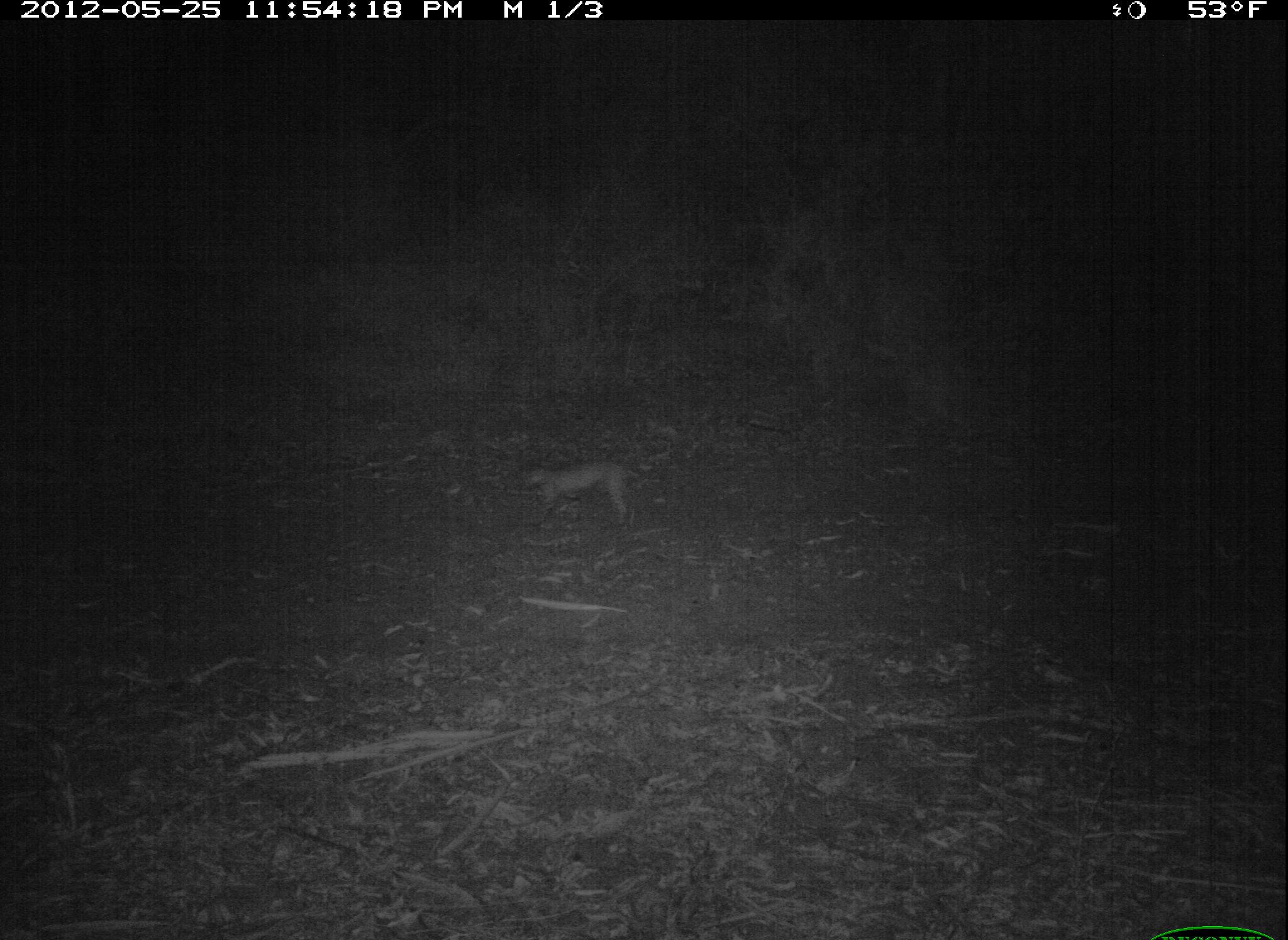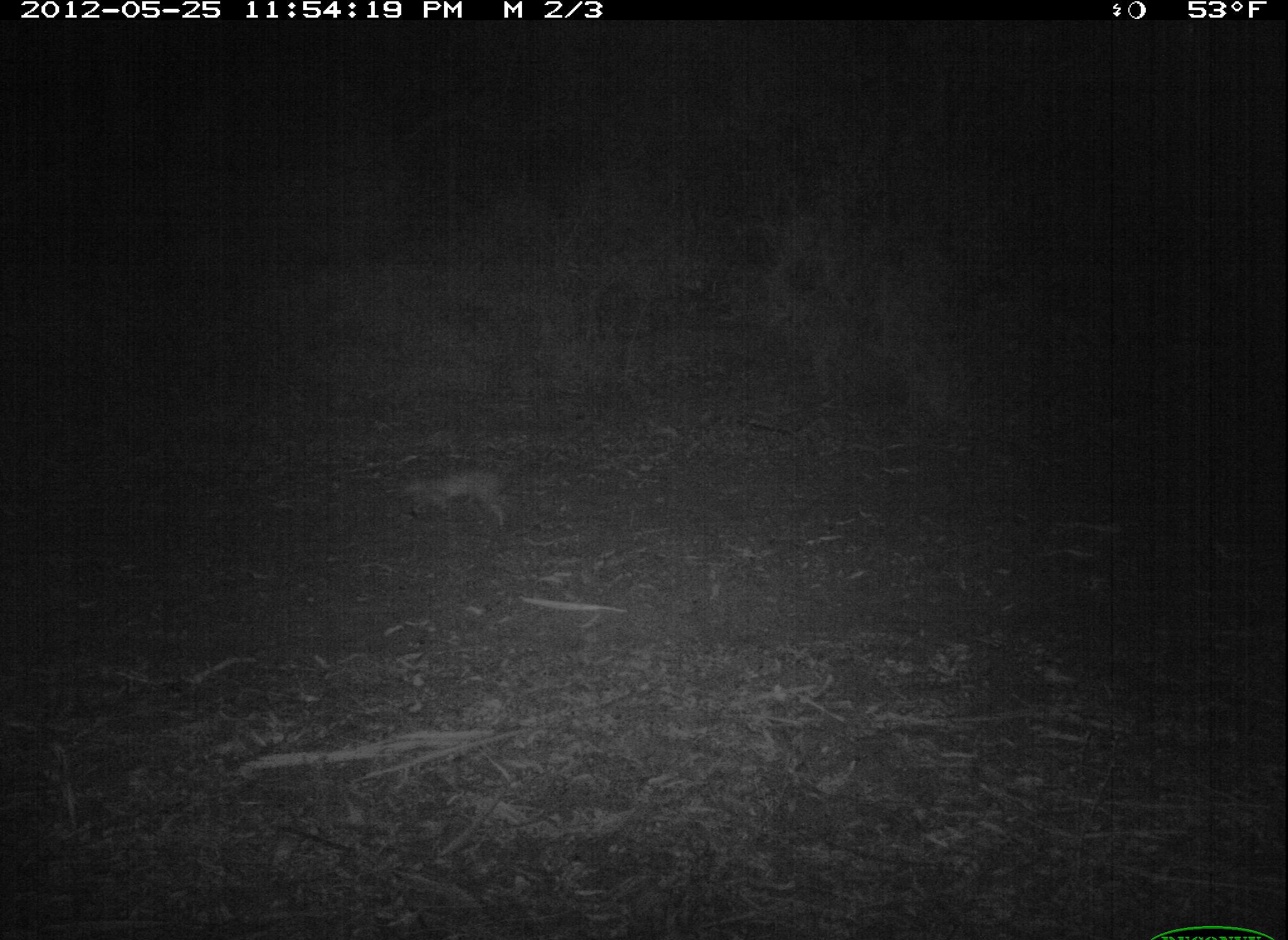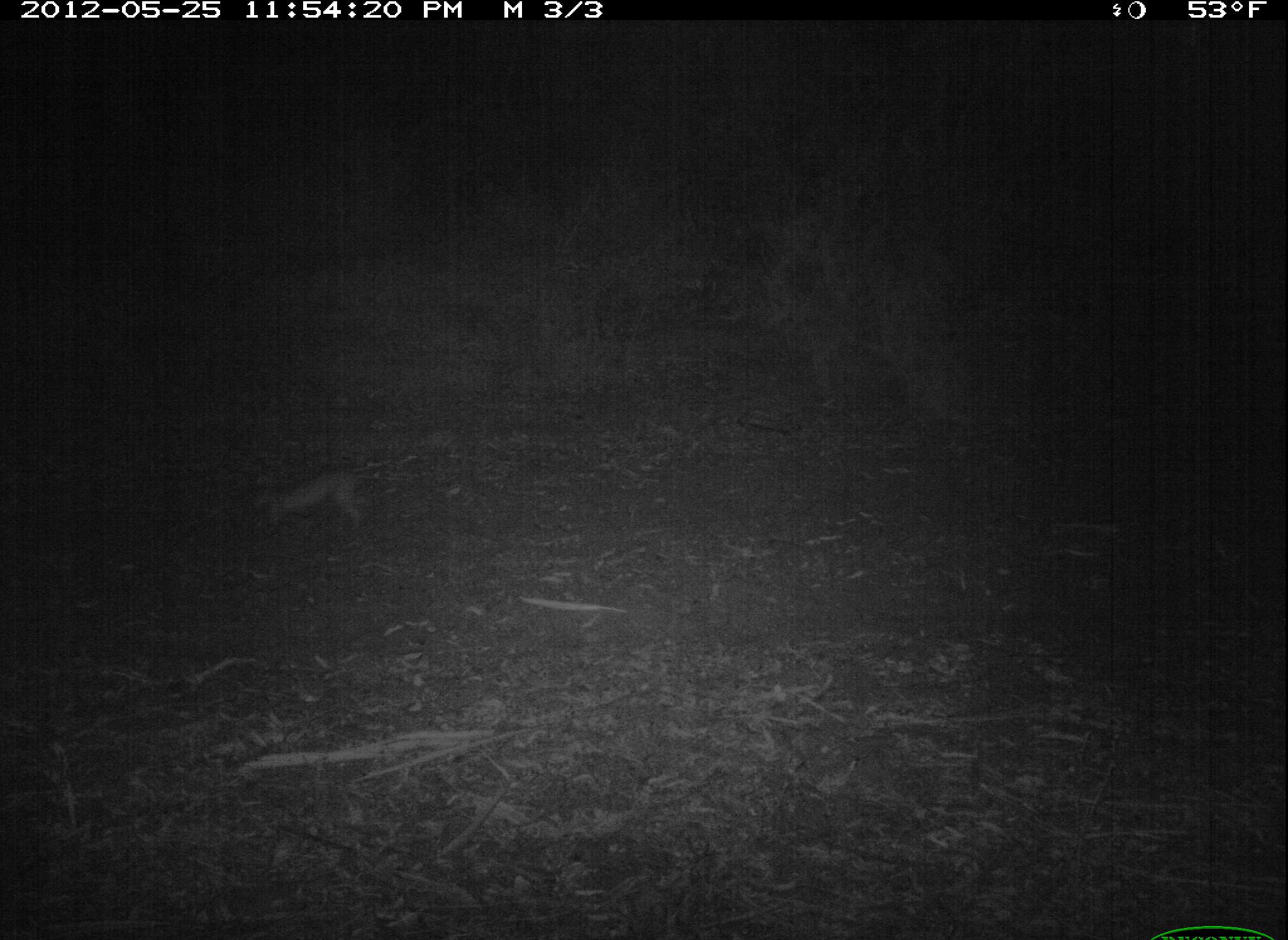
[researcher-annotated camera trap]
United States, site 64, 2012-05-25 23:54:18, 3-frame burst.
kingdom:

_ _ _

Prompt - All of the material above should be reproduced exactly, except the pictures.

Answer space -
[researcher-annotated camera trap]
United States, site 64, 2012-05-25 23:54:18, 3-frame burst.
kingdom:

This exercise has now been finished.